## [Цель задания]
Перепишите весь материал, заменив «woman's hand» на «woman's palm». Всё остальное оставьте без изменений.

-=-=-

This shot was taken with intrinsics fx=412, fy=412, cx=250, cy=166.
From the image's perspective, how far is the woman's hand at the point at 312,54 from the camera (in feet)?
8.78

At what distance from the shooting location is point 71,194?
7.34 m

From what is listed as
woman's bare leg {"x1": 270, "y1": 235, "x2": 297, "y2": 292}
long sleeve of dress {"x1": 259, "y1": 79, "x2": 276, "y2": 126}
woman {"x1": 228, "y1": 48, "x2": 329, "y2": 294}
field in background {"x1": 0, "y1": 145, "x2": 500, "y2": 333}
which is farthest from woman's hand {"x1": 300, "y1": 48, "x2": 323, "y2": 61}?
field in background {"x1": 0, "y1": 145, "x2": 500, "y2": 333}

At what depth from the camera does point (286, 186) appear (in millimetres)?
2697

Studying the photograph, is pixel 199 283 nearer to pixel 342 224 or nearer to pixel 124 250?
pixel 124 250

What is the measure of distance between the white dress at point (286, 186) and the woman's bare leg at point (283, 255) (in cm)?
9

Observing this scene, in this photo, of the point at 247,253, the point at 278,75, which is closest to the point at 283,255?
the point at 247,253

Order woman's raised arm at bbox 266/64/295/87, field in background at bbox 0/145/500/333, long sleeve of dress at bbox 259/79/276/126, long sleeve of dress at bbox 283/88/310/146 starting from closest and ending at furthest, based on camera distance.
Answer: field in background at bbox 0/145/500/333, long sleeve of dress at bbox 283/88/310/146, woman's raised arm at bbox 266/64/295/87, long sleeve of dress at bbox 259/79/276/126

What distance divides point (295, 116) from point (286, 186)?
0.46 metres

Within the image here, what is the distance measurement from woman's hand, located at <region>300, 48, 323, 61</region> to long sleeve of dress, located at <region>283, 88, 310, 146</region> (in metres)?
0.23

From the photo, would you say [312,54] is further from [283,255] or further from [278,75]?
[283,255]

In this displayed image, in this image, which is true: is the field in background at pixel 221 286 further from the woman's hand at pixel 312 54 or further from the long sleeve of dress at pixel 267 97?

-=-=-

## [Решение]
This shot was taken with intrinsics fx=412, fy=412, cx=250, cy=166.
From the image's perspective, how far is the woman's palm at the point at 312,54 from the camera (in feet)?
8.78

At what distance from the shooting location is point 71,194?
7.34 m

From what is listed as
woman's bare leg {"x1": 270, "y1": 235, "x2": 297, "y2": 292}
long sleeve of dress {"x1": 259, "y1": 79, "x2": 276, "y2": 126}
woman {"x1": 228, "y1": 48, "x2": 329, "y2": 294}
field in background {"x1": 0, "y1": 145, "x2": 500, "y2": 333}
which is farthest from woman's palm {"x1": 300, "y1": 48, "x2": 323, "y2": 61}?
field in background {"x1": 0, "y1": 145, "x2": 500, "y2": 333}

At what depth from the camera does point (286, 186) appear (in millimetres)?
2697

Studying the photograph, is pixel 199 283 nearer to pixel 342 224 or nearer to pixel 124 250?
pixel 124 250

What is the measure of distance between the white dress at point (286, 186) and the woman's bare leg at point (283, 255) (in cm)?
9

Observing this scene, in this photo, of the point at 247,253, the point at 278,75, which is closest to the point at 283,255?
the point at 247,253

Order woman's raised arm at bbox 266/64/295/87, field in background at bbox 0/145/500/333, long sleeve of dress at bbox 259/79/276/126, long sleeve of dress at bbox 283/88/310/146 starting from closest and ending at furthest, based on camera distance.
Answer: field in background at bbox 0/145/500/333, long sleeve of dress at bbox 283/88/310/146, woman's raised arm at bbox 266/64/295/87, long sleeve of dress at bbox 259/79/276/126

What distance divides point (295, 116) from point (286, 186)?
0.46 metres

Within the image here, what is the distance measurement from woman's palm, located at <region>300, 48, 323, 61</region> to long sleeve of dress, located at <region>283, 88, 310, 146</region> (in metres)?
0.23

From the photo, would you say [312,54] is further from [283,255] or further from [278,75]?
[283,255]

In this displayed image, in this image, which is true: is the field in background at pixel 221 286 further from the woman's palm at pixel 312 54 or further from the long sleeve of dress at pixel 267 97?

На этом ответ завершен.